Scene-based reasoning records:
-=-=-=-=-

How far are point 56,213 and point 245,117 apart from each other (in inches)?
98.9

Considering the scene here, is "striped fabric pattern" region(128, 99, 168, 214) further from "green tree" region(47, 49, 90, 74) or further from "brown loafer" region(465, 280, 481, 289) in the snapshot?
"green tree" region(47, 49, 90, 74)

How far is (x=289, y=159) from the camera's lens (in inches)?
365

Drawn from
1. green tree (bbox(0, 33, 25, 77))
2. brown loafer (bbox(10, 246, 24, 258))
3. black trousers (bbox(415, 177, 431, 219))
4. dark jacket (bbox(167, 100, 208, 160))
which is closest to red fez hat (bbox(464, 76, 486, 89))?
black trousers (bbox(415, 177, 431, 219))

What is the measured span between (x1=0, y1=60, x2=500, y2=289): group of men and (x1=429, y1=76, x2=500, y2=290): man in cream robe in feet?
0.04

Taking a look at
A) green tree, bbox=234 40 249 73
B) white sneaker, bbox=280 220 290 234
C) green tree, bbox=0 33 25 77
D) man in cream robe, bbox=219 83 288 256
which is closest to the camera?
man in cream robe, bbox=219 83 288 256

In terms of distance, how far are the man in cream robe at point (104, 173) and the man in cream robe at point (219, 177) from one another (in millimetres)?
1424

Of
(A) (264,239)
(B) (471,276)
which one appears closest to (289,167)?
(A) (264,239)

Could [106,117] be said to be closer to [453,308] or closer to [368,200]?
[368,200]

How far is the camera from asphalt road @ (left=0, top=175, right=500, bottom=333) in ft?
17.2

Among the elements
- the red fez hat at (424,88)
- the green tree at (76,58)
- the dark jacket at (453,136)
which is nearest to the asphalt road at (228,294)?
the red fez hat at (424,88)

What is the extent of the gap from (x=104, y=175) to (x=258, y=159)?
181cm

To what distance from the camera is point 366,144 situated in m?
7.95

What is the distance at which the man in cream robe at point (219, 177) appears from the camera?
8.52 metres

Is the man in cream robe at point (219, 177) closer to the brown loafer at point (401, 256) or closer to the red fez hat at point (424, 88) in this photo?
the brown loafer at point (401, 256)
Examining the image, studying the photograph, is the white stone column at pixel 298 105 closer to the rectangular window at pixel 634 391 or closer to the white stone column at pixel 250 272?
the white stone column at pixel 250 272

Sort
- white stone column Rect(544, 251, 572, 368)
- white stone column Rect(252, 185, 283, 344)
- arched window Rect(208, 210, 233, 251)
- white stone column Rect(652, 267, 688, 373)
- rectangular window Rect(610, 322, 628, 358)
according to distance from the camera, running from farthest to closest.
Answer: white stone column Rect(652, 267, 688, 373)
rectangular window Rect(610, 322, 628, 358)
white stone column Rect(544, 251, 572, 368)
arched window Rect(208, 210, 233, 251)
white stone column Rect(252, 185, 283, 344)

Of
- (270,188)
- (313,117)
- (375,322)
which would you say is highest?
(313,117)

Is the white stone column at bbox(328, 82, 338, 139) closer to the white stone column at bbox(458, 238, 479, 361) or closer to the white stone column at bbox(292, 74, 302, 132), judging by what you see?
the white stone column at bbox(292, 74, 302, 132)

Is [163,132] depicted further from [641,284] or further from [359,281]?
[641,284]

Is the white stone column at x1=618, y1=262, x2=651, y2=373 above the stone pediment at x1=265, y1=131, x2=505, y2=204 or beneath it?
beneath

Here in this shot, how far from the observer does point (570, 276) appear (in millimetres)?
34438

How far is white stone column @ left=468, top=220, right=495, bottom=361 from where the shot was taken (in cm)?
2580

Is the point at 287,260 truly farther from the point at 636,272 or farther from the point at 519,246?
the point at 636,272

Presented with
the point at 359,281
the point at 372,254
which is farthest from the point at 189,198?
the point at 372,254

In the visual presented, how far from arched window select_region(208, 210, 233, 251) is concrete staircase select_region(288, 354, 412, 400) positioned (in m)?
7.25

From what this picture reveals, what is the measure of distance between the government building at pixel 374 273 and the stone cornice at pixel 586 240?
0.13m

-=-=-=-=-

## Written exercise
Write out the full set of records exactly as given.

## Right answer
How far are point 56,213 and point 245,117 apart from each other (in inches)?
98.9

Considering the scene here, is "striped fabric pattern" region(128, 99, 168, 214) further from "green tree" region(47, 49, 90, 74) or further from "brown loafer" region(465, 280, 481, 289) in the snapshot?
"green tree" region(47, 49, 90, 74)

How far is (x=289, y=159) from the camera's lens (in inches)?
365

Drawn from
1. green tree (bbox(0, 33, 25, 77))
2. brown loafer (bbox(10, 246, 24, 258))
3. black trousers (bbox(415, 177, 431, 219))
4. dark jacket (bbox(167, 100, 208, 160))
which is closest to red fez hat (bbox(464, 76, 486, 89))?
black trousers (bbox(415, 177, 431, 219))

What is the measured span between (x1=0, y1=60, x2=500, y2=289): group of men and (x1=429, y1=76, x2=500, y2=290): man in cream robe in feet?
0.04

Taking a look at
A) green tree, bbox=234 40 249 73
B) white sneaker, bbox=280 220 290 234
C) green tree, bbox=0 33 25 77
D) man in cream robe, bbox=219 83 288 256
which is closest to the camera?
man in cream robe, bbox=219 83 288 256

In terms of distance, how far are the man in cream robe at point (104, 173) and the man in cream robe at point (219, 177) from one another (in millimetres)?
1424

Of
(A) (264,239)
(B) (471,276)
which one appears closest to (289,167)?
(A) (264,239)

Could [106,117] be said to be closer to [453,308] or closer to [368,200]?
[368,200]

How far is the camera from asphalt road @ (left=0, top=175, right=500, bottom=333) in ft?
17.2

Among the elements
- the red fez hat at (424,88)
- the green tree at (76,58)
- the dark jacket at (453,136)
which is nearest to the asphalt road at (228,294)?
the red fez hat at (424,88)

What is the extent of the gap from (x=104, y=175) to (x=258, y=159)?
181cm

To what distance from the camera is point 366,144 situated in m?
7.95

What is the distance at which the man in cream robe at point (219, 177) appears from the camera?
8.52 metres

Is the man in cream robe at point (219, 177) closer to the brown loafer at point (401, 256) or closer to the red fez hat at point (424, 88) in this photo?
the brown loafer at point (401, 256)
Examining the image, studying the photograph, is the white stone column at pixel 298 105 closer to the rectangular window at pixel 634 391 or closer to the white stone column at pixel 250 272?
the white stone column at pixel 250 272

Sort
- white stone column Rect(544, 251, 572, 368)
- white stone column Rect(252, 185, 283, 344)
- arched window Rect(208, 210, 233, 251)
- white stone column Rect(652, 267, 688, 373)
- rectangular window Rect(610, 322, 628, 358)
according to distance from the camera, running from farthest to closest.
Answer: white stone column Rect(652, 267, 688, 373)
rectangular window Rect(610, 322, 628, 358)
white stone column Rect(544, 251, 572, 368)
arched window Rect(208, 210, 233, 251)
white stone column Rect(252, 185, 283, 344)

Of
- (270,188)
- (313,117)
- (375,322)
which would you say is highest?
(313,117)

Is the white stone column at bbox(328, 82, 338, 139) closer to the white stone column at bbox(458, 238, 479, 361) or closer to the white stone column at bbox(292, 74, 302, 132), judging by what you see?
the white stone column at bbox(292, 74, 302, 132)

Is [163,132] depicted further from [641,284] or further from [359,281]?
[641,284]

Is the white stone column at x1=618, y1=262, x2=651, y2=373 above the stone pediment at x1=265, y1=131, x2=505, y2=204 or beneath it?
beneath

Here in this shot, how far from the observer does point (570, 276) appear (in millimetres)?
34438

How far is white stone column @ left=468, top=220, right=495, bottom=361 from where the shot was taken (in cm)?
2580

Is the point at 287,260 truly farther from the point at 636,272 or farther from the point at 519,246?
the point at 636,272

Presented with
the point at 359,281
the point at 372,254
which is farthest from the point at 189,198?
the point at 372,254

In the visual presented, how far from arched window select_region(208, 210, 233, 251) is concrete staircase select_region(288, 354, 412, 400) positioned (in m)?
7.25

From what this picture reveals, what is the measure of distance between the government building at pixel 374 273 and the stone cornice at pixel 586 240?
0.13m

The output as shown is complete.